The town’s failure to identify responsive records that it found in its searches

[39] However, based on my review of the parties’ representations, it appears that the township may have identified responsive records but did not identify them as responsive as they believed they were either exempt or not within its custody or control.

[40] With regard to the specified reference plan referenced in a November 4, 2010 letter, the township does not state that the record does not exist but that this plan does not belong to the township and it is not in its custody or control. However, since the township does not specifically state that the record was not located it is unclear to me if the record exists in the township’s record holdings or is otherwise in its control. If the record was located by the township in its search or its under its control it should address the existence of the record in an access decision, setting out its reasons for denying access.

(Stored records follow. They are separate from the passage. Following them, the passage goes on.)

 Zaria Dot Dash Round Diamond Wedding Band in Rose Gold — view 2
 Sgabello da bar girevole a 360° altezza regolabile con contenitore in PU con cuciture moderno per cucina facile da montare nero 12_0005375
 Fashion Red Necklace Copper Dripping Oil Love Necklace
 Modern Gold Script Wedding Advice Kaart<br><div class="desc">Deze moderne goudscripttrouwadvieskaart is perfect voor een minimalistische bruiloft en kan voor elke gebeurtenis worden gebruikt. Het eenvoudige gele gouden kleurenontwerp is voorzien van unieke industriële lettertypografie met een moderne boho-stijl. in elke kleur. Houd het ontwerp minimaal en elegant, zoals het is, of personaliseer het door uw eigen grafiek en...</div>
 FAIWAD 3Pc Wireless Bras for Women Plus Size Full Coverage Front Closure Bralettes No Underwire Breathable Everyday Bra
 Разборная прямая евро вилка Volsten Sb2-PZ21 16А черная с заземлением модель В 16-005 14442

[41] Finally, the appellants included two specified resolutions which they submit should have been located by the township. It is only in its reply representations that the township submits that one of these records is a resolution made by council in a closed meeting and is exempt from disclosure under section 6(1) (b) of the Act . It also submits that the other resolution was made during an open meeting of council and under section 15 (a) of the Act , a head may refuse to disclose a record if the record or the information contained in the record has been published or is currently available. It appears, therefore, that these are records that are in the township’s record holdings and they should have been addressed in the township’s decision letter. As a result, I will order the township to issue an access decision relating to this information.

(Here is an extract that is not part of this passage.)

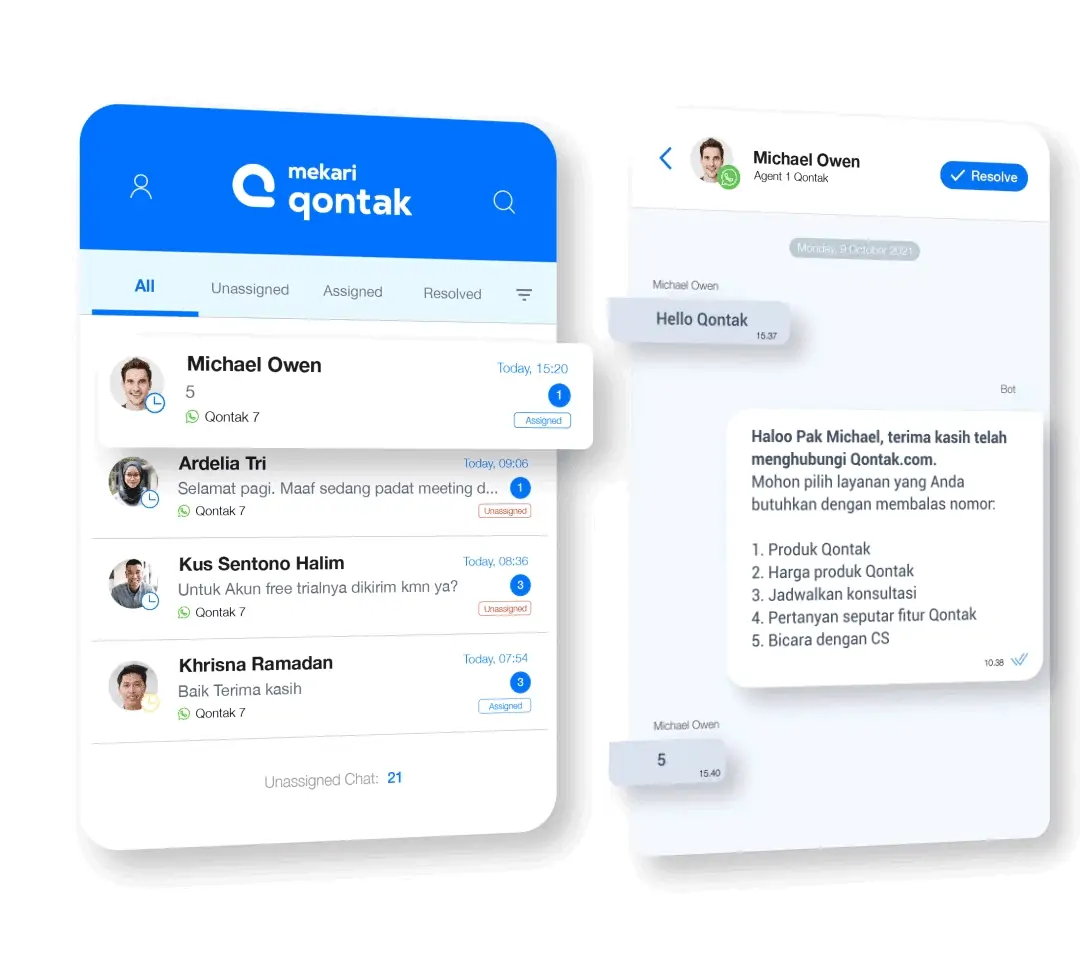Automated customer service in one click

[42] Given these examples, I am also concerned that there may be other responsive records that the township located but that it did not identify in its access decisions because the township believed it did not have to disclose those records to the appellants under the Act .

[43] To summarize, if the township has responsive records in its record holdings that it did not issue an access decision on because it was of the view that the records were not in its custody or control, or were excluded or exempt under one of the exemptions under the Act , the township must issue an access decision for this information. An institution must identify responsive records and either provide access, in full or in part, or provide a reason for denying access.

ORDER:

  1. The township’s search for records is reasonable.
  2. The township is ordered to issue a new access decision setting out the documents it has located but had decided to withhold along with the bases on which it is denying access under the Act .

Original Signed By:

 

October 26, 2022

Alec Fadel

 

 

Adjudicator

 

 

 



[1] I reviewed the representations submitted by the parties and have decided that I do not require further representations to decide the sole issue before me.

[2] Orders P-85, P-221 and PO-1954-I.

[3] Orders P-624 and PO-2559.

[4] Order PO-2554.

[5] Orders M-909, PO-2469 and PO-2592.

[6] Order MO-2185.

[7] Order MO-2246.

[8] Although the appellants did not specifically state so, the ongoing matter appears to be in relation to an issue with the storm pipe at the appellants’ home.

[9] Orders P-624 and PO-2559.

[10] The retainer letter was provided to me by the appellants.